Page MenuHomeMiraheze

Automatically generate Sitemaps
Closed, ResolvedPublic

Description

Sitemaps are used in the field of SEO for telling search engines what's available on a site. While there are extensions that generate sitemaps automatically, they are not that great (T1558). What I'd like to see is a script that automatically generates sitemaps for public wikis using generateSitemap.php. These wouldn't have to be updated that often, but maybe once a week/two weeks/month, depending on how long it takes.

If possible, it would be best to add the sitemaps to each wiki's respective robots.txt file, as:

Sitemap: http://example.com/sitemap_location.xml

I'm not sure what the process to do that would be, as it's currently a static file. Puppet templates? Do I need to write a PHP script to serve it? Without this, wikis would have to manually submit sitemaps with webmaster tools, which is less than awesome.

Details

Commits
Unknown Object (Diffusion Commit)
Unknown Object (Diffusion Commit)

Event Timeline

labster created this task.May 8 2017, 07:39
John added a subscriber: John.May 8 2017, 08:30

It would have to be a php script.

Things to overcome;
a) all static files are shared
b) limited space
c) there's one robots.txt for all wikis.

John triaged this task as Normal priority.May 12 2017, 15:48
Reception123 mentioned this in Unknown Object (Diffusion Commit).Jul 14 2017, 08:43
John added a comment.Jun 28 2018, 18:55

With swift we lose our static data point so this task has potentially gotten more complicated.

John lowered the priority of this task from Normal to Low.Jun 28 2018, 18:55
Paladox added a subscriber: Paladox.Aug 3 2018, 02:24

We have moved to lizardfs from swift.

Paladox raised the priority of this task from Low to Normal.Sep 15 2018, 15:43
Paladox lowered the priority of this task from Normal to Low.Sep 20 2018, 22:05
eldrago added a subscriber: eldrago.Oct 13 2018, 21:04
John assigned this task to Paladox.Nov 16 2018, 18:27
John moved this task from Backlog to Operations on the Goal-2018-Jul-Dec board.
Paladox raised the priority of this task from Low to Normal.Nov 16 2018, 18:28
Paladox added a commit: Unknown Object (Diffusion Commit).Nov 16 2018, 20:48
Paladox added a comment.Nov 16 2018, 22:13

The infrastructure now supports sitemaps (see https://meta.miraheze.org/sitemap !)

We just need to create a script that runs generateSitemap.php like "php maintenance/generateSitemap.php --fspath=/mnt/mediawiki-static/sitemaps/meta.miraheze.org --identifier=metawiki --urlpath=https://meta.miraheze.org/ --server=https://meta.miraheze.org --compress=yes --wiki=metawiki"

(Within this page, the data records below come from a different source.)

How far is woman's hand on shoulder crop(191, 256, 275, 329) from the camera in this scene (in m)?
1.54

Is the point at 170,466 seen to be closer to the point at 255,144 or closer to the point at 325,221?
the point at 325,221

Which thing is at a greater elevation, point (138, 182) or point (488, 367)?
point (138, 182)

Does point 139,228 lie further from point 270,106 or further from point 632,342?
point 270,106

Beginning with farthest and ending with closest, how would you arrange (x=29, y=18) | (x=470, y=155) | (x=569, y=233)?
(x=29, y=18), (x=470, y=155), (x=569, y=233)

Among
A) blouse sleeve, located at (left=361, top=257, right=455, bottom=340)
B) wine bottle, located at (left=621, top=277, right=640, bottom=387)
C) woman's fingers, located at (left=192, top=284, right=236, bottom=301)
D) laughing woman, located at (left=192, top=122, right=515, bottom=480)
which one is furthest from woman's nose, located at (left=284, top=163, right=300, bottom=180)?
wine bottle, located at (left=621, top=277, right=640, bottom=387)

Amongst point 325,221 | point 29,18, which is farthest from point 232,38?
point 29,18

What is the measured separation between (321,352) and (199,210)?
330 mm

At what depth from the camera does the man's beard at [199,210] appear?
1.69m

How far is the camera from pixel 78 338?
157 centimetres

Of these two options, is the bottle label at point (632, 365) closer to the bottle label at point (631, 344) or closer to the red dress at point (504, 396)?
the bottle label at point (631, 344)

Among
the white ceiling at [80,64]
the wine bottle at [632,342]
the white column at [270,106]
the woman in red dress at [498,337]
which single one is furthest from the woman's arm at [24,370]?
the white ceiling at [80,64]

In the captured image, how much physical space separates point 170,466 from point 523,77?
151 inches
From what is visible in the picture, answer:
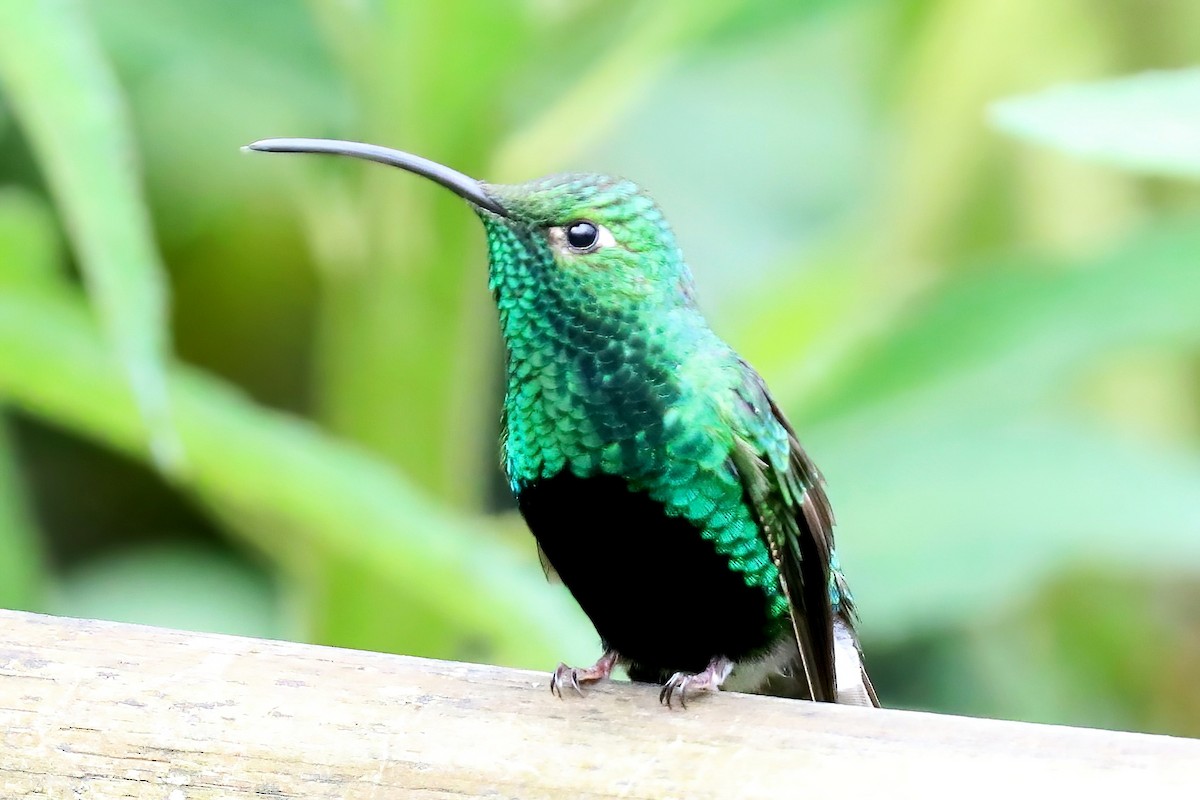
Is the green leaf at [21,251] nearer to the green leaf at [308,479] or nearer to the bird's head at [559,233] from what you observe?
the green leaf at [308,479]

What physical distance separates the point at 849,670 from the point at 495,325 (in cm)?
80

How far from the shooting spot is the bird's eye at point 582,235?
3.95ft

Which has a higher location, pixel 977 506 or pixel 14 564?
pixel 977 506

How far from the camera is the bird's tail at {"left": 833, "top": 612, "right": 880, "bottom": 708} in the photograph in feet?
4.70

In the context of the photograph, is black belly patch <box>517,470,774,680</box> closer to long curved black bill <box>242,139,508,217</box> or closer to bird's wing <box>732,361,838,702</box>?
bird's wing <box>732,361,838,702</box>

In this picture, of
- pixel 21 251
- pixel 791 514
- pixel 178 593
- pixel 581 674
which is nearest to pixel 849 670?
pixel 791 514

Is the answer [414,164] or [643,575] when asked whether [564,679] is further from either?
[414,164]

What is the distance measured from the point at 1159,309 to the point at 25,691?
1387mm

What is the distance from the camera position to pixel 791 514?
1295 mm

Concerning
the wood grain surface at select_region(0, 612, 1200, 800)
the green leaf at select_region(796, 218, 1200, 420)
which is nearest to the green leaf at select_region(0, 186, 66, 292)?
the wood grain surface at select_region(0, 612, 1200, 800)

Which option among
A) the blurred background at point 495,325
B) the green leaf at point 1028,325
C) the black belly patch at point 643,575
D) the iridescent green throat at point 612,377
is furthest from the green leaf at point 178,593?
the iridescent green throat at point 612,377

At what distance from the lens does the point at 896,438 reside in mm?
2021

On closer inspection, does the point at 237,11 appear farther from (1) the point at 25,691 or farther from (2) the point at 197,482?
Answer: (1) the point at 25,691

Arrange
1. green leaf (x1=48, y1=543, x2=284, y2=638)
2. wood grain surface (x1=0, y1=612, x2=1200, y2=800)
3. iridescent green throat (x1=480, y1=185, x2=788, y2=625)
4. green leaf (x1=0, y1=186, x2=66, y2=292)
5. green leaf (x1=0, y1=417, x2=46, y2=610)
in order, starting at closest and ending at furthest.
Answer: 1. wood grain surface (x1=0, y1=612, x2=1200, y2=800)
2. iridescent green throat (x1=480, y1=185, x2=788, y2=625)
3. green leaf (x1=0, y1=186, x2=66, y2=292)
4. green leaf (x1=0, y1=417, x2=46, y2=610)
5. green leaf (x1=48, y1=543, x2=284, y2=638)
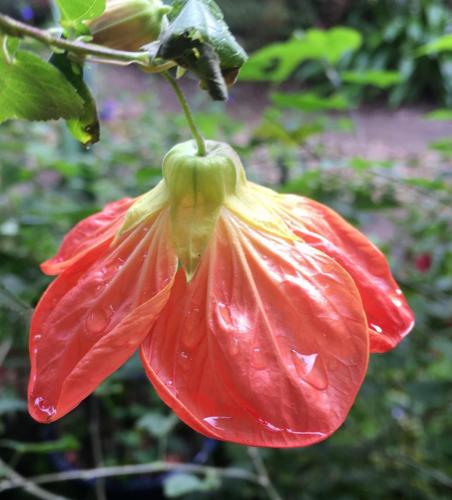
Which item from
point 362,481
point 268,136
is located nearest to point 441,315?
point 362,481

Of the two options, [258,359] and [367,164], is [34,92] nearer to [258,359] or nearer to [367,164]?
[258,359]

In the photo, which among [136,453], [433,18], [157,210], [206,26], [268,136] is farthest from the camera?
[433,18]

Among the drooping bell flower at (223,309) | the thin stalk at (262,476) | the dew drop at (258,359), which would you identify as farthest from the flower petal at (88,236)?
the thin stalk at (262,476)

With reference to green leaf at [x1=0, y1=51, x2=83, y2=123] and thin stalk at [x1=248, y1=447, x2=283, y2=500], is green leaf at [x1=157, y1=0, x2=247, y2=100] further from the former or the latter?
thin stalk at [x1=248, y1=447, x2=283, y2=500]

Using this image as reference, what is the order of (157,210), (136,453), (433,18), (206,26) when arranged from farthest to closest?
(433,18) < (136,453) < (157,210) < (206,26)

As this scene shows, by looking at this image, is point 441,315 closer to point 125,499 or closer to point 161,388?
point 125,499

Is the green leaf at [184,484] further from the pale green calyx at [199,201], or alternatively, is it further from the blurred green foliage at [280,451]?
the pale green calyx at [199,201]

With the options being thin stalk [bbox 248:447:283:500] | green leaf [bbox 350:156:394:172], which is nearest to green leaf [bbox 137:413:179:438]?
thin stalk [bbox 248:447:283:500]

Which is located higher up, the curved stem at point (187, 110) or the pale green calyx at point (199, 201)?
the curved stem at point (187, 110)
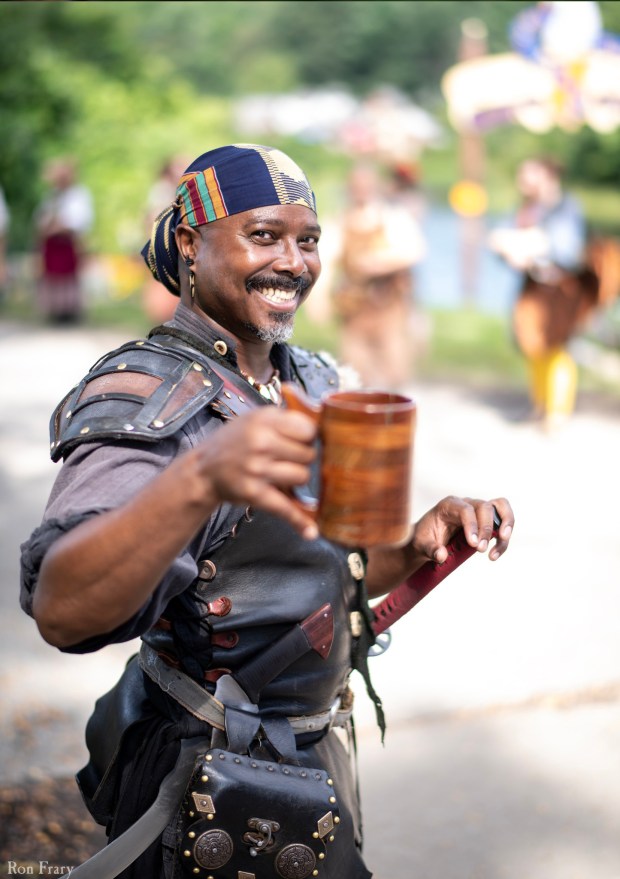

So im thinking something like

"php maintenance/generateSitemap.php --fspath=/mnt/mediawiki-static/sitemaps/"$wgServer" --identifier="$wgDBname" --urlpath="https://$wgServer/" --server="https://$wgServer" --compress=yes --wiki="$wgDBname""

Paladox added a comment.Dec 2 2018, 02:10

I've started /usr/bin/nice -19 /usr/local/bin/foreachwikiindblist /srv/mediawiki/dblist/all.dblist /srv/mediawiki/w/extensions/MirahezeMagic/maintenance/generateMirahezeSitemap.php

Paladox added a comment.Dec 2 2018, 02:41

Turns out storage is not a problem.

It's only 37MB for all wikis.

Paladox closed this task as Resolved by committing Unknown Object (Diffusion Commit).Dec 2 2018, 02:44
Paladox added a commit: Unknown Object (Diffusion Commit).